Ela deu dois passos a frente e inclinou a cabeça deparando-se com uma altura que ninguém que não queira abandonar a vida enfrenta. Logo seu corpo a trouxe para o meio do terraço a fim de que ninguém a visse nesse misto de covardia e sinceridade. Sabe que qualquer um a acharia louca, e que se desistisse, seria a única a decepcionar-se por realmente não ser.
Não conseguia enxergar a paisagem, tão pouco escutar os carros e os barulhos da cidade... Só ouvia o som do seu cigarro queimando o papel que seu lábio tragava, empurrando mais fumaça a um pulmão que logo deixaria de fazer o seu trabalho.
Mas faltava alguma coisa, alguma lágrima ainda não tinha caído... E antes disso seus membros se tornaram imóveis a espera de "sabe-se-lá" que constatação que fosse um impulso para a queda.
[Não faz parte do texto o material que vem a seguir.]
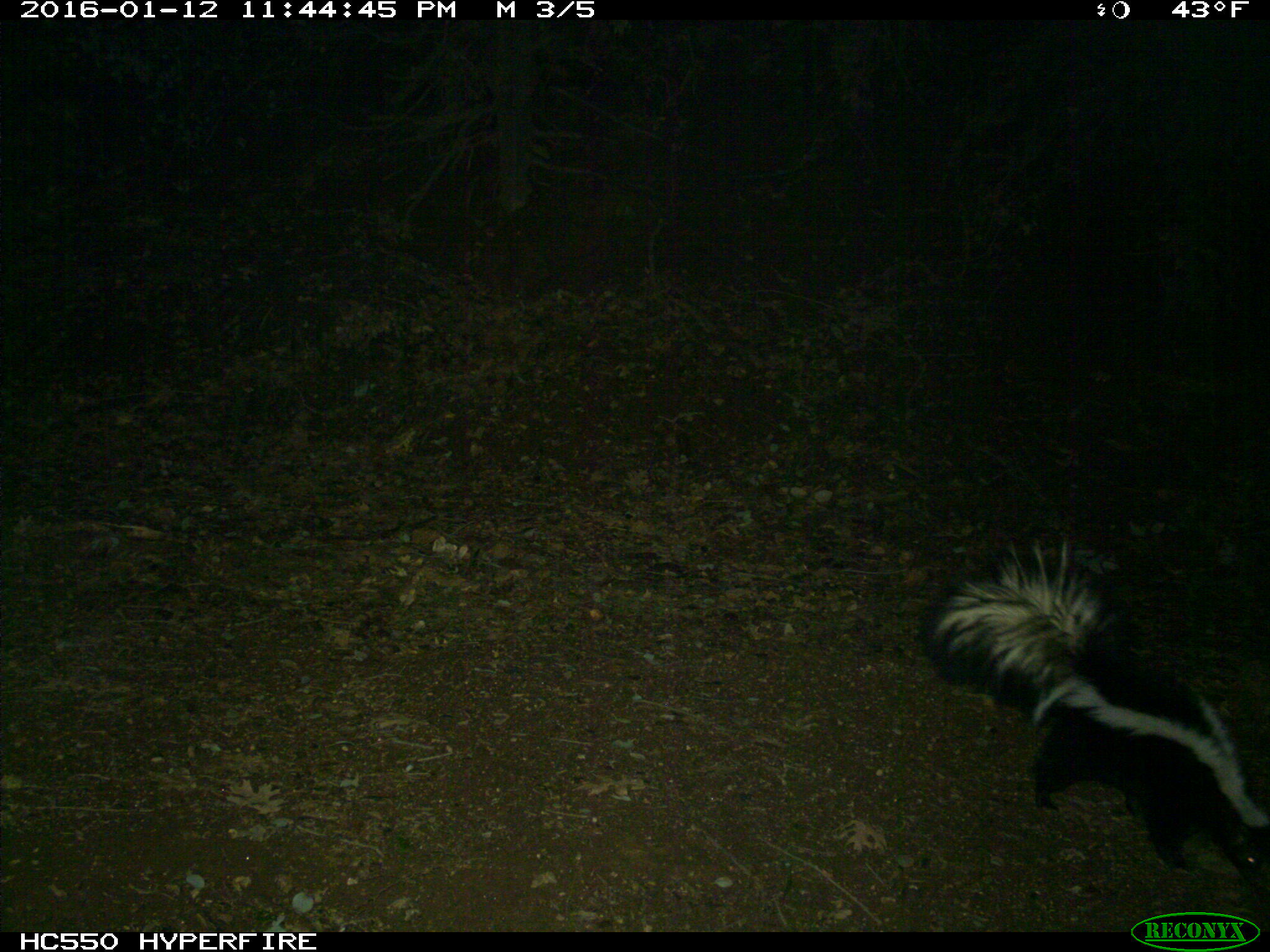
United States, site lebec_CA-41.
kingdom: Animalia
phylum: Chordata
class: Mammalia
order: Carnivora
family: Mephitidae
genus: Mephitis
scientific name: Mephitis mephitis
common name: striped skunk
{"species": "Mephitis mephitis (striped skunk)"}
Juntou as mãos e assoprou ar quente entre os dedos "minhas mãos nunca permaneceram quentes por muito tempo mesmo", pensou.
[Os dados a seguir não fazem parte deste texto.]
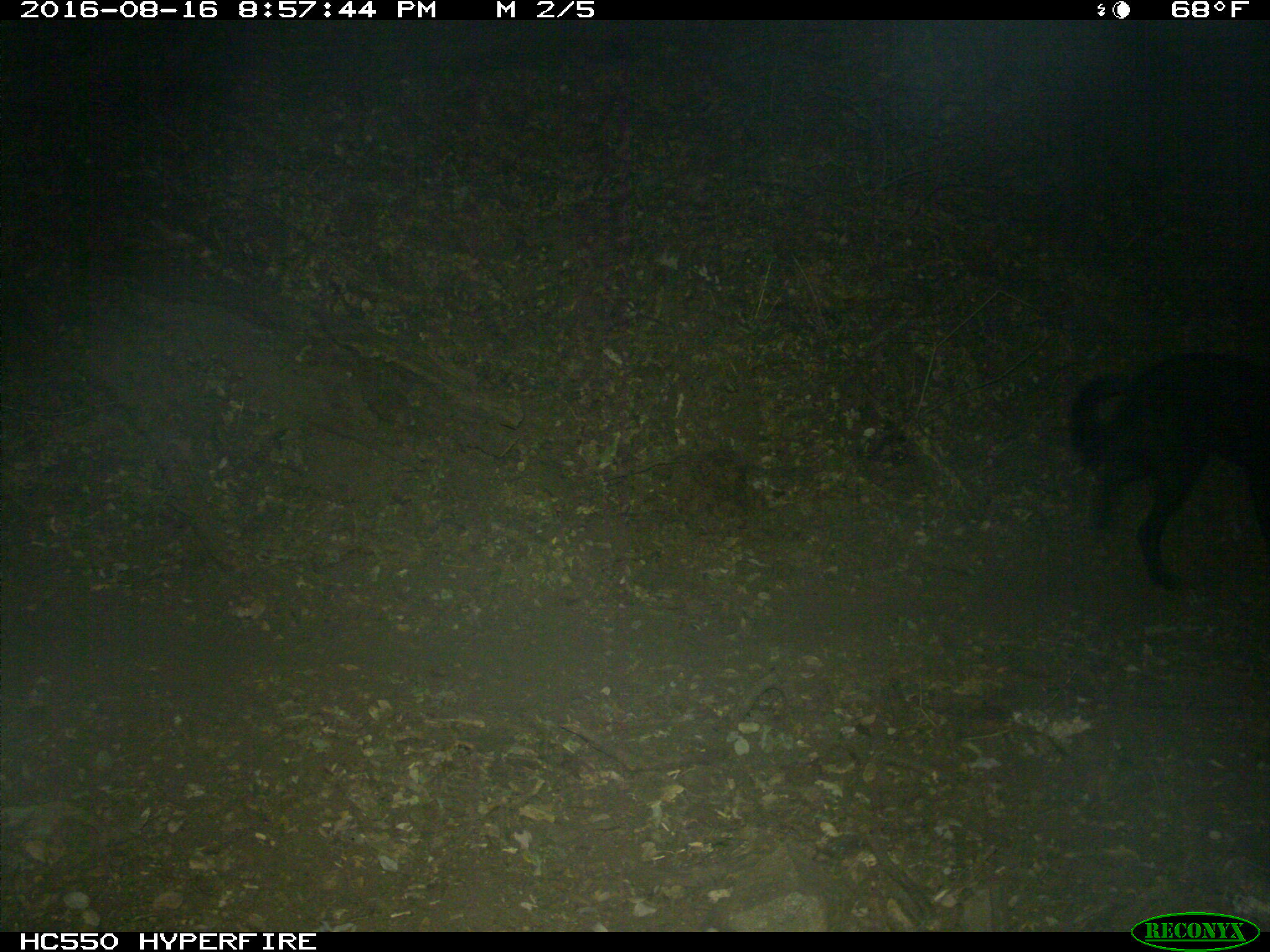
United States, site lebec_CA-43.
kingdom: Animalia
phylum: Chordata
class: Mammalia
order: Carnivora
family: Canidae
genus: Canis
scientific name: Canis familiaris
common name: domestic dog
Canis familiaris (domestic dog).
Fechou os olhos procurando algum feche de luz dentro da sua cegueira, encarou o vento de rosto aberto procurando algum cheiro familiar que a faria mudar de ideia... De repente, o mundo aquietou-se quando seu peito gritou que foi a dúvida que a trouxe até ali, que essa dúvida sempre esteve ali, e que não poderia mais viver pensando se é normal ou não ser ela, do jeito que é, porque nunca pareceu ser...
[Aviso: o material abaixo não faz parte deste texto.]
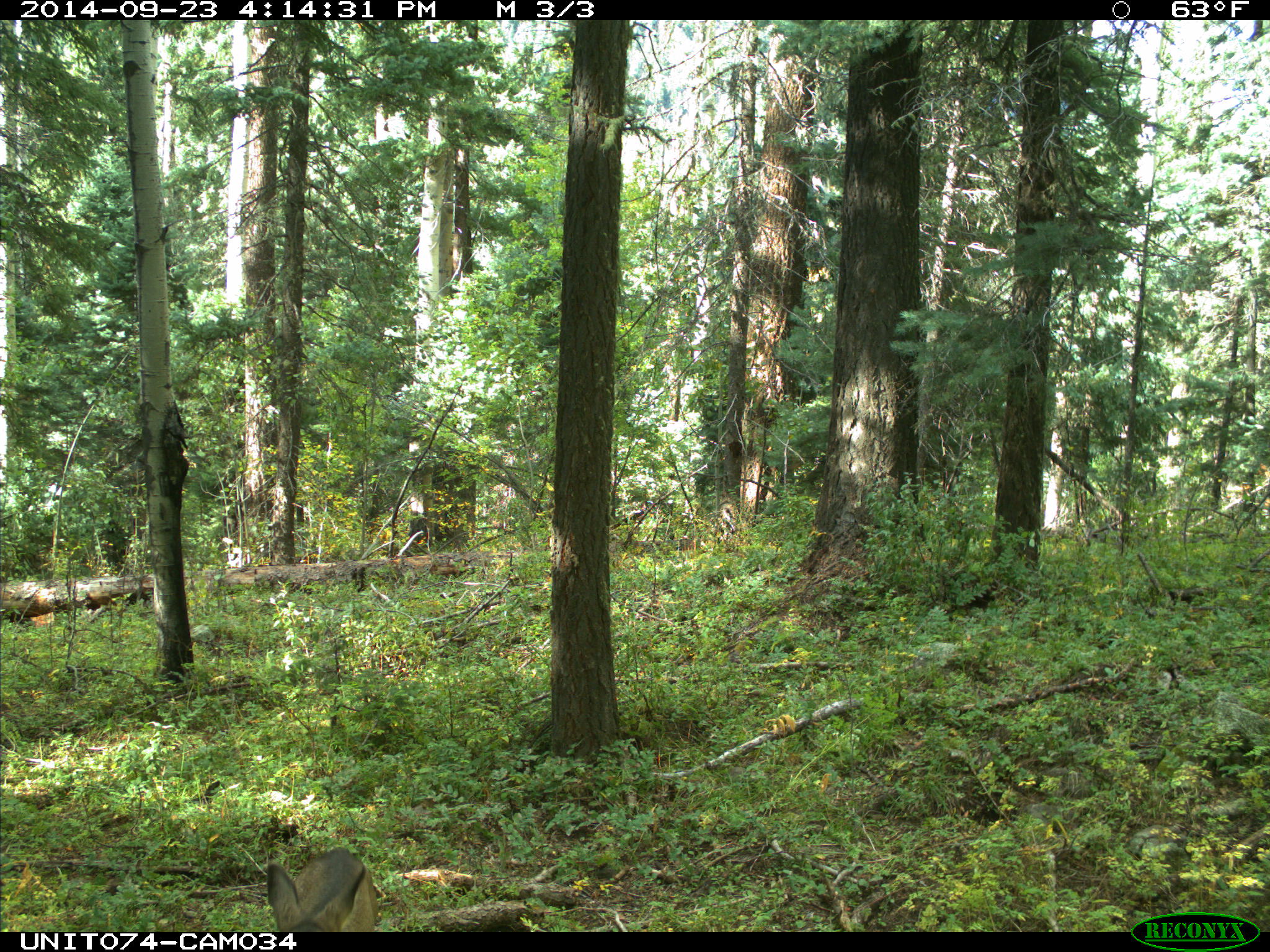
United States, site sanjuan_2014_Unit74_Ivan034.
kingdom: Animalia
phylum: Chordata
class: Mammalia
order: Artiodactyla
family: Cervidae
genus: Odocoileus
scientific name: Odocoileus hemionus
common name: mule deer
Odocoileus hemionus (mule deer).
Instantaneamente seu corpo relaxou como se ouvisse Bach como quando era pequena e nada a atingia estando sozinha. Abriu os braços abraçando a certeza de que não sabe porquê se tornou essa pessoa no terraço do prédio, e que sonhou com o dia em que isso não doeria mais, que sempre sonhou em não precisar de explicação para sua existência...
Foi quando sorriu, e escutou em sua mente uma campainha tocar antes da queda livre... Ela pulou do prédio de vinte andares, abrindo em seu pensamento, a porta para enfim entrar a sua paz.